[Opening Provided records section]

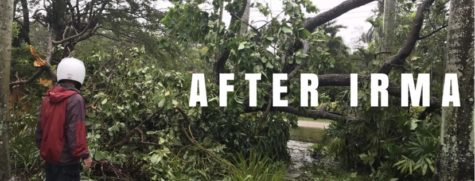 After Irma: Dangerous Debris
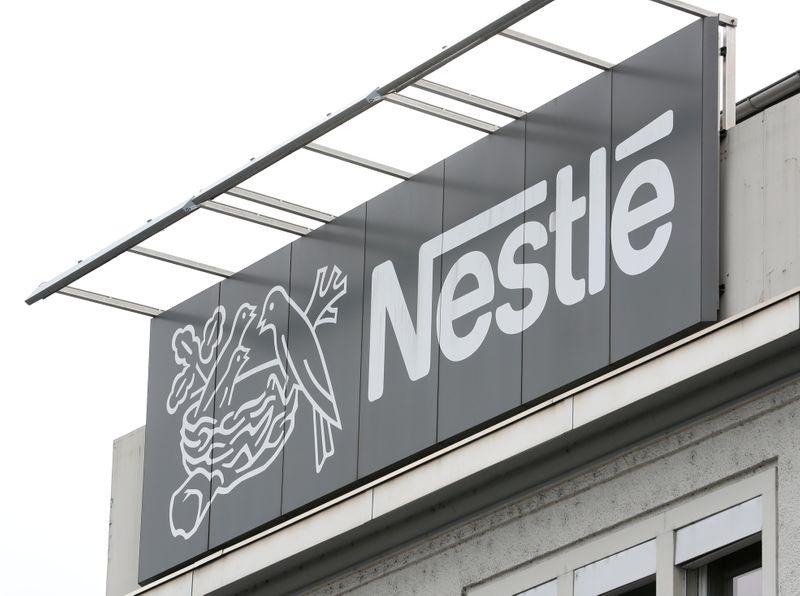 Nestle cautions on margins despite sales boost
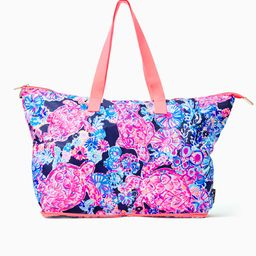 Getaway Packable Tote | Lilly Pulitzer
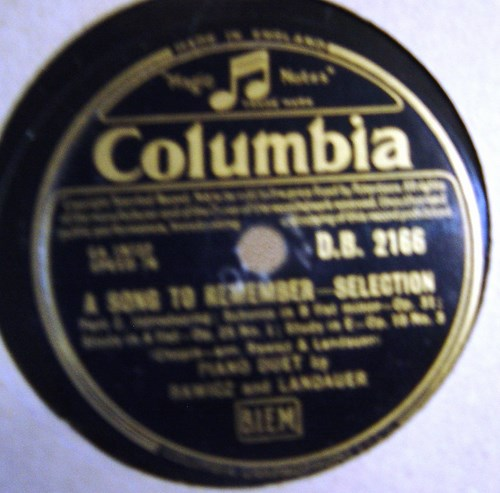 Rawicz & Landauer - A Song to remember - Columbia D.B.2166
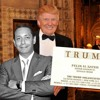 Felix Sater Said WHAT?!? Plus, It's Our One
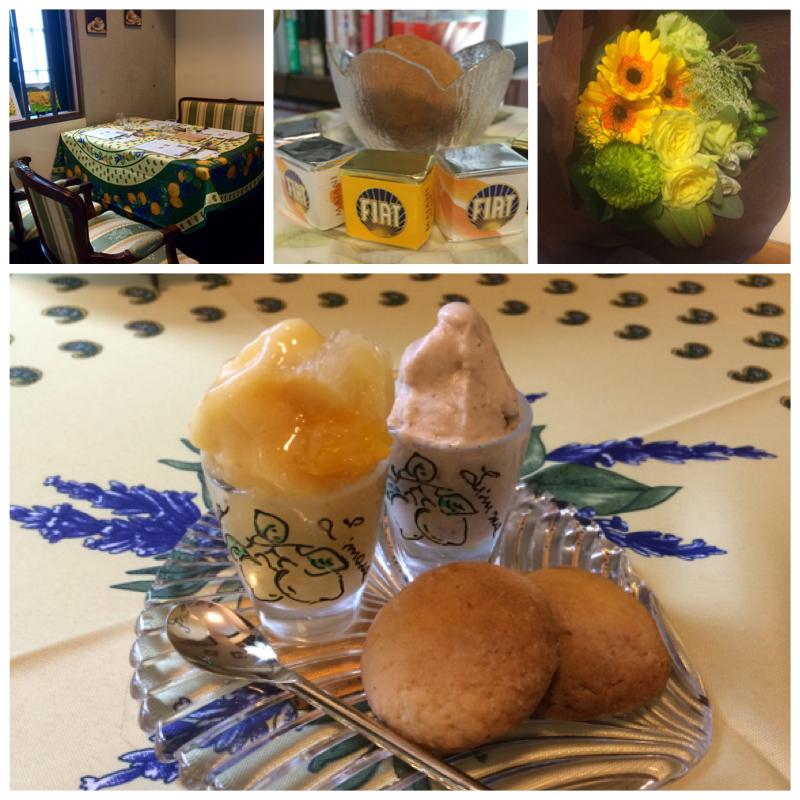 イタリアのドルチェ教室giglio(ジリオ)齋藤由里のお料理です。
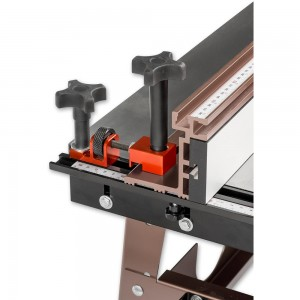 UJK Fine Fence Adjusters for Router Tables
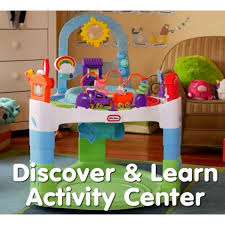 Little Tikes Lego Table Little Tikes Discover U0026 Learn Activity Center Baby Exersaucer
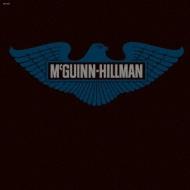 Mcguinn Hillman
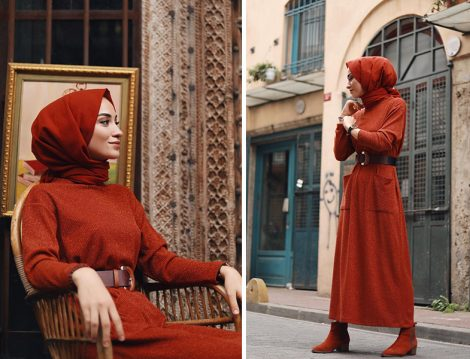 Taly's Elbise Modelleri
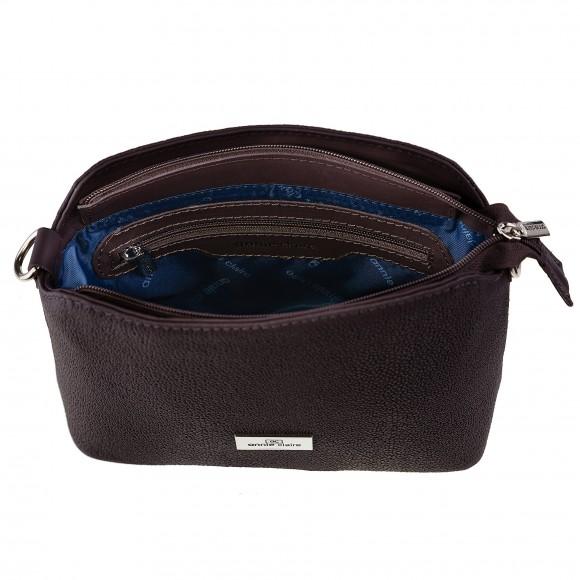 Správne zvolená kabelka nie je len doplnkom outfitu 49875654a2f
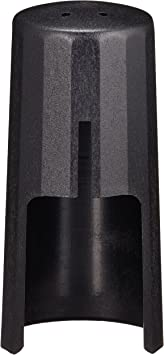 BG L12 RSJ Ligature with Cap Alto Saxophone Meyer Rev Silver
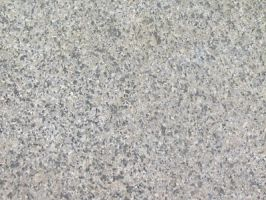 Stone texture in high resolution by sevensites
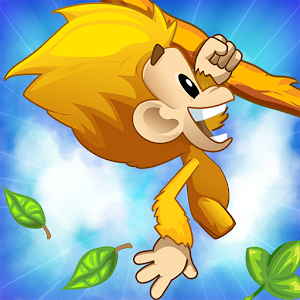 Benji Bananas New App on Andriod - Use on PC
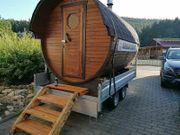 Sauna mieten Mobile sauna Kronach
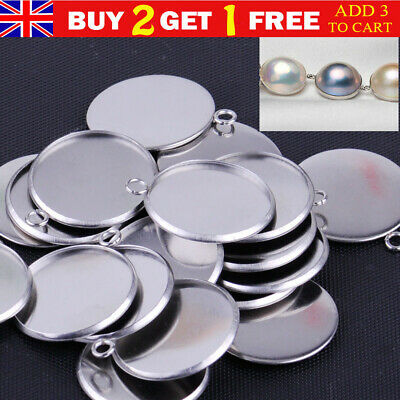 £7.89 • Buy 6-30mm Stainless Steel Round Cabochon Blank Bezel Base Trays For  DIY Jewelry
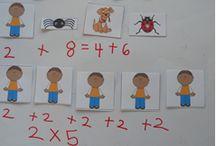 Maths ~ One is a snail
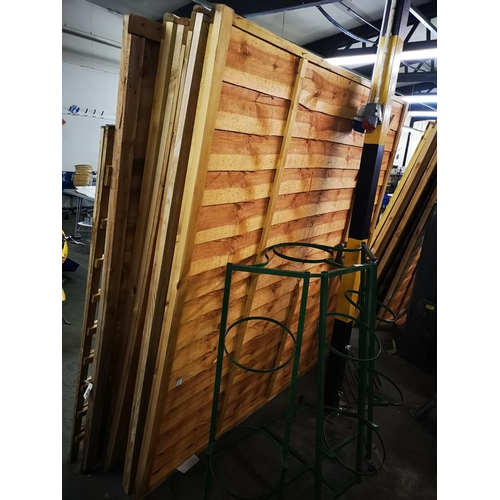 2 - Five 6 x 5 approx shiplap fence panels...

[Closing Provided records section]

▶ **Description of the task**
Copy exactly, leaving out pictures, the lines from the line containing "Rawicz & Landauer" through the last line of the records.

▶ **Problem solution**
 Rawicz & Landauer - A Song to remember - Columbia D.B.2166
 Felix Sater Said WHAT?!? Plus, It's Our One
 イタリアのドルチェ教室giglio(ジリオ)齋藤由里のお料理です。
 UJK Fine Fence Adjusters for Router Tables
 Little Tikes Lego Table Little Tikes Discover U0026 Learn Activity Center Baby Exersaucer
 Mcguinn Hillman
 Taly's Elbise Modelleri
 Správne zvolená kabelka nie je len doplnkom outfitu 49875654a2f
 BG L12 RSJ Ligature with Cap Alto Saxophone Meyer Rev Silver
 Stone texture in high resolution by sevensites
 Benji Bananas New App on Andriod - Use on PC
 Sauna mieten Mobile sauna Kronach
 £7.89 • Buy 6-30mm Stainless Steel Round Cabochon Blank Bezel Base Trays For  DIY Jewelry
 Maths ~ One is a snail
 2 - Five 6 x 5 approx shiplap fence panels...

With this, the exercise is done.